The Colombo stock index ended 0.14 percent lower at 6,044.14. The bourse hovered near their lowest close since March 30, 2017, hit last week. It closed marginally higher last week after four straight weekly falls.
“It was a bit of a slow day. Overall, the turnover was on the slower side as there were not much of activities. Because of the tax uncertainties the local investors are on the sidelines,” said Dimantha Mathew, head of research at broker First Capital Holdings.
“We have seen some foreign interest in the last few days as the prices have come down.”
Banking and telecom stocks have been under pressure after a media report last week stated the government planned to impose new levies on these sectors to boost revenue, analysts said.
Lacklustre corporate results and a Moody’s report saying Sri Lanka could face significantly tighter external refinancing conditions in the next five years, have also dented investor appetite for riskier assets, analysts added.
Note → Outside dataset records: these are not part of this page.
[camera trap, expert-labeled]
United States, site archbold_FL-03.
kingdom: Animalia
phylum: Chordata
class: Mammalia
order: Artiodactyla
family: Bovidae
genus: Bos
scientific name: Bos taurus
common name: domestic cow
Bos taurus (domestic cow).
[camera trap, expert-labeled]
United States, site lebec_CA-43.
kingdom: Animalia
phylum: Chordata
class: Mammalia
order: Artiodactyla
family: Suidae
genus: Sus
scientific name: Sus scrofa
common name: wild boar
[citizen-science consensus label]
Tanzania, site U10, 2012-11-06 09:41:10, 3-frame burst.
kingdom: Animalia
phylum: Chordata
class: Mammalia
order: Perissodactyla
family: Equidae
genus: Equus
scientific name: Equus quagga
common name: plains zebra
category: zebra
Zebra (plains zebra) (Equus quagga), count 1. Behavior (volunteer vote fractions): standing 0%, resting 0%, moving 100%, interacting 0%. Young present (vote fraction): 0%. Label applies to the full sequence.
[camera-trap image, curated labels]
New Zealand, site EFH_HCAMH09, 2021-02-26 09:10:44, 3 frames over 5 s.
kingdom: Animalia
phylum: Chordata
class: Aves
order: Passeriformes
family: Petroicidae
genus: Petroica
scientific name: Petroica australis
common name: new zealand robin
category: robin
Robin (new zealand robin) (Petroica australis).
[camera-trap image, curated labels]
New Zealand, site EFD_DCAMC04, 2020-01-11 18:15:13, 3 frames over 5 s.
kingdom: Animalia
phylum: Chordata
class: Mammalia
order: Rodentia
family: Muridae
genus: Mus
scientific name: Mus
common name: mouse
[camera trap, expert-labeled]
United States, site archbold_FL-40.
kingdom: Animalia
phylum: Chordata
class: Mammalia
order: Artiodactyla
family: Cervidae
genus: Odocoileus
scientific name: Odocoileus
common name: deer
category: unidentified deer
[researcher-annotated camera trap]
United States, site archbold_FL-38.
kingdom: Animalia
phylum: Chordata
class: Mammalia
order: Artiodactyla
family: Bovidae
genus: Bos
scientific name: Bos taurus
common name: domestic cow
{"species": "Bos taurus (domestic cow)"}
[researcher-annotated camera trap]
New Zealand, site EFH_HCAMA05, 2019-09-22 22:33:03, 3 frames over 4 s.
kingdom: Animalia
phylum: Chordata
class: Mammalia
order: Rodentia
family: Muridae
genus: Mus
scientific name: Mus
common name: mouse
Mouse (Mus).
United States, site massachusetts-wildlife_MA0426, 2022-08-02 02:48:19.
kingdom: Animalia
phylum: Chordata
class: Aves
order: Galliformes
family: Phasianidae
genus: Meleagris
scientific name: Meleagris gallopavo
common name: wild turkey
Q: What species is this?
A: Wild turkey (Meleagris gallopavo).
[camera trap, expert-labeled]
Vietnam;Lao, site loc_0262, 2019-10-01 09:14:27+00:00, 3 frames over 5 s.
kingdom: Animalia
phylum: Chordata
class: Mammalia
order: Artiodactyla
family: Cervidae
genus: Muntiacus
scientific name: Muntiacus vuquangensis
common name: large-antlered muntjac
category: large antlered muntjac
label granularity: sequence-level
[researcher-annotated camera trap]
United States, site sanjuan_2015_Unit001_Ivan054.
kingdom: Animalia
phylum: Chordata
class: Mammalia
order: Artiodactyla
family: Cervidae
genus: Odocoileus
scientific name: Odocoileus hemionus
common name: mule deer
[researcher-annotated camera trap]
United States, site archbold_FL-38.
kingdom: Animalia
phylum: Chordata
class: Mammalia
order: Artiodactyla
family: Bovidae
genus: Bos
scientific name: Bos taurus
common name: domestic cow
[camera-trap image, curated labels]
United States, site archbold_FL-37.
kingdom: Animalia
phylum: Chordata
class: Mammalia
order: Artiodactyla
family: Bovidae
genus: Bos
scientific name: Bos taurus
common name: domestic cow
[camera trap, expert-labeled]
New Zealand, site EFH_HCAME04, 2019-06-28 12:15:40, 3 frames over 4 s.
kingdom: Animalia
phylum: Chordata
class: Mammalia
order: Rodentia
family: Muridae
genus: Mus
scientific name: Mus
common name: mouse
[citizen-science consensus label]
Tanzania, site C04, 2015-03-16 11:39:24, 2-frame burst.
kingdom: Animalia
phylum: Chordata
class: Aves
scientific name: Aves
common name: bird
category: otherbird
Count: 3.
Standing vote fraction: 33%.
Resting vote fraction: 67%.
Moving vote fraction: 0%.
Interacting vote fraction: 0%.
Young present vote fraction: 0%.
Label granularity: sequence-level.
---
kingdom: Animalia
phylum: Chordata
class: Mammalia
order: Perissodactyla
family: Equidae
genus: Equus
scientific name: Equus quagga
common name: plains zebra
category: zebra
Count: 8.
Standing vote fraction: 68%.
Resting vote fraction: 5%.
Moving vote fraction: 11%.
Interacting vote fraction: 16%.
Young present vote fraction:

Shares in Dialog Axiata Plc ended 0.8 percent lower, while Lion Brewery Plc closed 2.6 percent down, Overseas Realty Plc ended down 0.7 percent and Sri Lanka Telecom Plc closed 0.4 percent weaker.
The central bank left its key policy rates unchanged, as expected, on Aug. 3, citing its goals of stabilising inflation and fostering sustainable economic growth.
The economy was unlikely to grow more than 4 percent in 2018, falling short of an earlier estimate of 5 percent, Central bank Governor Indrajit Coomaraswamy said.